オリンピックに関して別の難題も持ち上がっている。時事通信Web版(4月7日付)によると、アメリカ国務省のプライス報道官は記者会見で、中国による人権侵害に懸念を示し、来年2022年2月に開催される北京冬季オリンピックについて、ボイコットの是非を同盟国や友好国と議論していく考えを示した。 オリンピックのボイコットと聞いて思い浮かぶのは1980年のモスクワオリンピックで、アメリカのカーター大統領の提唱で旧ソ連によるアフガニスタン侵攻に抗議して日本を含め50ヵ国余りがボイコットした。
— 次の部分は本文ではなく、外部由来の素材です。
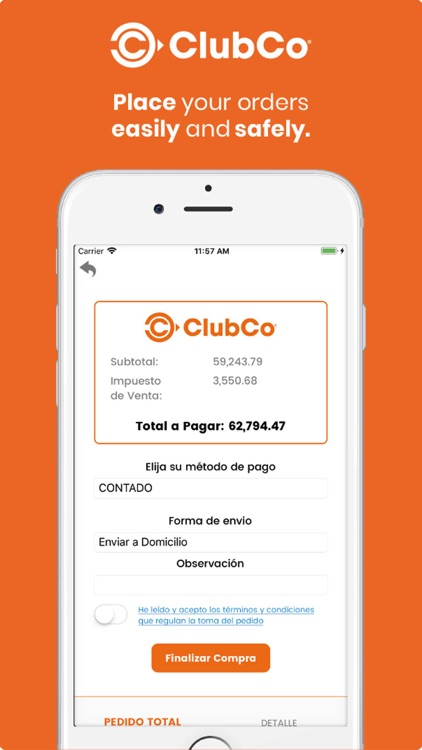 ClubCo screenshot-3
それにしても、プライス報道官の記者会見でのコメントは絶妙なタイミングだ。
今月15日、菅総理はアメリカ訪問に向けて出発し、16日にバイデン大統領と首脳会談を予定している。おそらく主要議題として、中国による台湾侵攻の可能性の分析や、有事に際してアメリカと日本はどう対応すべきか率直に意見交換することになるだろう。それと、今回の北京冬季オリンピックのボイコットについての論議がセットになるのではないだろうか。むしろ、バイデン氏はセットにしたいが故にあえてこの今回この報道官コメントを通じて問題提起をしたのかもしれない。
バイデン政権による中国の人権弾圧に関する対応は強硬だ。アメリカの国務省の報道官は、中国がウイグル人に対して「ジェノサイド(大量虐殺)」を行っていると認め、この点においては前政権と現政権の見解は一致していると繰り返し述べている(2021年2月5日付・AFP通信Web版日本語)。
ただ、日米首脳会談に臨む菅総理の心中は穏やかではないだろう。何しろ、アメリカの同盟国としてボイコットに同調すれば、中国は趣意返しとして3ヵ月後の東京オリンピックのボイコットを切り出すことは想像に難くない。さらに、中国は息のかかったアフリカの諸国に東京オリンピックのボイコット圧力をかけてくるだろう。そうした状況が見えてくるだけに、菅氏とすれば北京オリンピックのボイコット案件は東京オリンピック後に回答したいとバイデン氏に伝え、その場をしのぐのではないか。
有名な言葉「オリンピックは参加することに意義ある」(元IOC会長・クーベルタン)はもう過去の話なのだろうか。オリンピックの政治利用という真逆の方向に世界は動き出している。